Vemos a Minos con la barba reluciente y cepillada, el pecho robusto, el cetro de oro en su mano firme; a Dédalo con su túnica vomitada, los ojos reventados, las manos vacías. Vemos un cuenco donde hierve la sangre de los últimos sacrificios. El rey quiere conocer la opinión del arquitecto acerca de su palacio. Al describir las columnas, los silos de granos y los colores vivos de los frescos, Dédalo manifiesta su admiración.
—Algún día quiero hacer un edificio semejante, un monumento que le dé a la isla y al reino de Minos su posteridad.
—Una obra invulnerable —dice el rey— a los trastornos de la naturaleza, inmune a la corta memoria humana. ¡Que le traigan un ánfora de sardinas a mi huésped!
—Un poco de agua bastará.
—¡Que degüellen y castren un toro! ¡Dédalo tiene hambre!

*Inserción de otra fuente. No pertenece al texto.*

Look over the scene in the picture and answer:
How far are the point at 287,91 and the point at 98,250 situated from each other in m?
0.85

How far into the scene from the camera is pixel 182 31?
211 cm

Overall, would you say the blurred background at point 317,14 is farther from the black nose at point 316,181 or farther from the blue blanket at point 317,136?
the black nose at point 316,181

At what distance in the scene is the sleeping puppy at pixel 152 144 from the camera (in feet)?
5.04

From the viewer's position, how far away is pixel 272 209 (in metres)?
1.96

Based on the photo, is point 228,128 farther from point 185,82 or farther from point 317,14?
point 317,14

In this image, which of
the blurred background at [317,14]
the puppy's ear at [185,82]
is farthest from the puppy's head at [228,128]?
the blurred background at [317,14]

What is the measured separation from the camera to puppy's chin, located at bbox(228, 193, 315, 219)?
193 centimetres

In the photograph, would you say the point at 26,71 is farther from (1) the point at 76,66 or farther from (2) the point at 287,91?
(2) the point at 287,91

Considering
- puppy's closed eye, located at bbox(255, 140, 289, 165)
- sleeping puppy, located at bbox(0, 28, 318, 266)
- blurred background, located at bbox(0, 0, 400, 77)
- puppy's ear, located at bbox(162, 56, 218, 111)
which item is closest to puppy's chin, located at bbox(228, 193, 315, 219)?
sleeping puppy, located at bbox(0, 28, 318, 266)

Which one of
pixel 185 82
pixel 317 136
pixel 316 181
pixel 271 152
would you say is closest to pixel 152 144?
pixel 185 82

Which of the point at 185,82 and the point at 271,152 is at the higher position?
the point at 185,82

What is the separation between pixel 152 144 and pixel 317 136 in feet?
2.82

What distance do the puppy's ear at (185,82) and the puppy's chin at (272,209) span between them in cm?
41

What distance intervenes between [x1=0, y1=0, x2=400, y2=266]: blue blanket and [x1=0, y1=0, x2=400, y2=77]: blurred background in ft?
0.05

Para distraer el tedio del rey, Dédalo fabrica juguetes de madera, unas figurillas con hilos atados a los muslos, al dorso de cada mano, a la quijada y a los hombros; unas figurillas que simulan moverse y relatan historias; un mundo en miniatura que se parece al gran mundo y lo imita con gracia y pavor. Hay momentos en que lo imitado se asemeja a una cosa insensata, ruin, al vagar de unos personajes, los mismos siempre, que terminan en un rincón al final del simulacro. El rey se divierte o finge ser feliz, como fingen las figurillas el amor y la pena.